Perl hand Module to threads

i am trying to pass a subroutine from an self written module to threads using the following code.
This is my first time using threads so I'm kinda not familiar with it.
Main Script (shortend)
#!/usr/bin/perl -w
use strict;
use threads;
use lib 'PATH TO LIB';
use goldstandard;
my $delete_raw_files = 0;
my $outfolder = /PATH/;
my %folder = goldstandard -> create_folder($outfolder,$delete_raw_files);
&tagging if $tagging == 1;
sub tagging{
my %hash = goldstandard -> tagging_hash(\%folder);
my #threads;
foreach(keys %hash){
if($_ =~ m/mate/){
my $arguments = "goldstandard -> mate_tagging($hash{$_}{raw},$hash{$_}{temp},$hash{$_}{tagged},$mate_anna,$mate_model)";
push(#threads,$arguments);
}
if($_ =~ m/morpheus/){
my $arguments = "goldstandard -> morpheus_tagging($hash{$_}{source},$hash{$_}{tagged},$morpheus_stemlib,$morpheus_cruncher)";
push(#threads,$arguments)
}
}
foreach(#threads){
my $thread = threads->create($_);
$thread ->join();
}
}
Module
package goldstandard;
use strict;
use warnings;
sub mate_tagging{
my $Referenz = shift;
my $input = shift;
my $output_temp_dir = shift;
my $output_mate_human = shift;
my $anna = shift;
my $model = shift;
opendir(DIR,"$input");
my #dir = readdir(DIR);
my $anzahl = #dir;
foreach(#dir){
unless($_ =~ m/^\./){
my $name = $_;
my $path = $input . $_;
my $out_temp = $output_temp_dir . $name;
my $out_mate_human_final = $output_mate_human . $name;
qx(java -Xmx10G -classpath $anna is2.tag.Tagger -model $model -test $path -out $out_temp);
open(OUT, "> $out_mate_human_final");
open(TEMP, "< $out_temp");
my $output_text;
while(<TEMP>){
unless($_ =~ m/^\s+$/){
if ($_ =~ m/^\d+\t(.*?)\t_\t_\t_\t(.*?)\t_\t/) {
my $tags = $2;
my $words = $1;
print OUT "$words\t$tags\n";
}
}
}
}
}
}
sub morpheus_tagging{
my $Referenz = shift;
my $input = shift;
my $output = shift;
my $stemlib = shift;
my $cruncher = shift;
opendir(DIR,"$input");
my #dir = readdir(DIR);
foreach(#dir){
unless($_ =~ m/^\./){
my $name = $_;
my $path = $input . $_;
my $out = $output . $name;
qx(env MORPHLIB='$stemlib' '$cruncher' < '$path' > '$out');
}
}
}
1;
Executing this code gets me
Thread 1 terminated abnormally: Undefined subroutine &main::goldstandard -> morpheus_tagging(...) called at ... line 43.

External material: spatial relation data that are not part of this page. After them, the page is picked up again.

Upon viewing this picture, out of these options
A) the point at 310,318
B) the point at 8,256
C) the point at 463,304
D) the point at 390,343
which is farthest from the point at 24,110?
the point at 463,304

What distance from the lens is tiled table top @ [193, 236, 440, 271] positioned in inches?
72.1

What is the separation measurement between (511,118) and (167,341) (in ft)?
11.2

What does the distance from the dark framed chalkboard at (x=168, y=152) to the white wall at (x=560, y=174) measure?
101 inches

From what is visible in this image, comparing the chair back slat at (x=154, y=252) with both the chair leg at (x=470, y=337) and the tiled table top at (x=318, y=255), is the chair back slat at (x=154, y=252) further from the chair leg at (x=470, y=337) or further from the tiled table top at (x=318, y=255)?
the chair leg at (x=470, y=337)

I guess eather the way I am calling the treads or the way I am providing the arguments are wrong. I Hope some can help me with that? I Also found something on safe and unsafe modules bum I'm not sure is this is realy the problem.

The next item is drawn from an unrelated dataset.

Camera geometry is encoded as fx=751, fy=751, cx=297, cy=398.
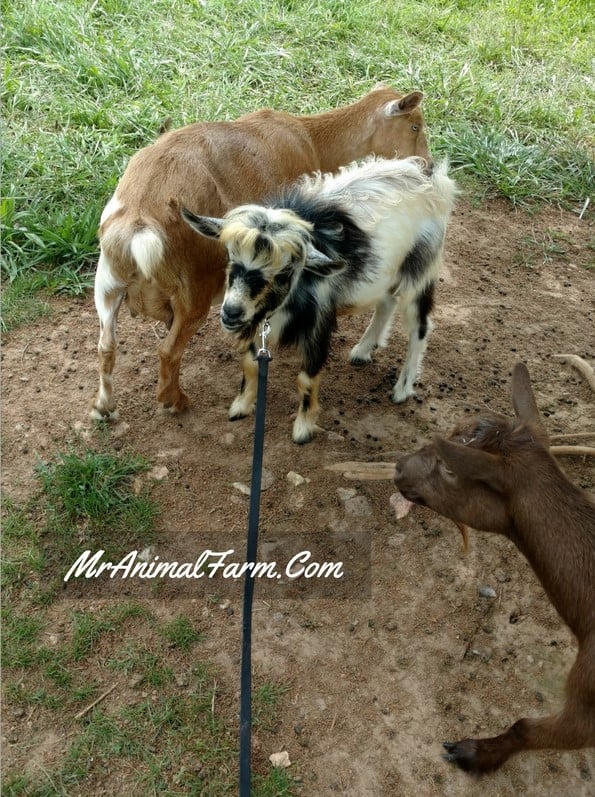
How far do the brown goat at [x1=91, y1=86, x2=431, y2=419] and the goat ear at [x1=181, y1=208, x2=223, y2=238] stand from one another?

I guess eather the way I am calling the treads or the way I am providing the arguments are wrong. I Hope some can help me with that? I Also found something on safe and unsafe modules bum I'm not sure is this is realy the problem.Thanks in advance
You must pass the name of a sub or a reference to a sub, plus arguments, to threads->create. So you need something like
my $method_ref = $invoker->can($method_name);
threads->create($method_ref, $invoker, #args);
That said, passing arguments to threads->create has issues that can be avoided by using a closure.
threads->create(sub { $invoker->$method_name(#args) })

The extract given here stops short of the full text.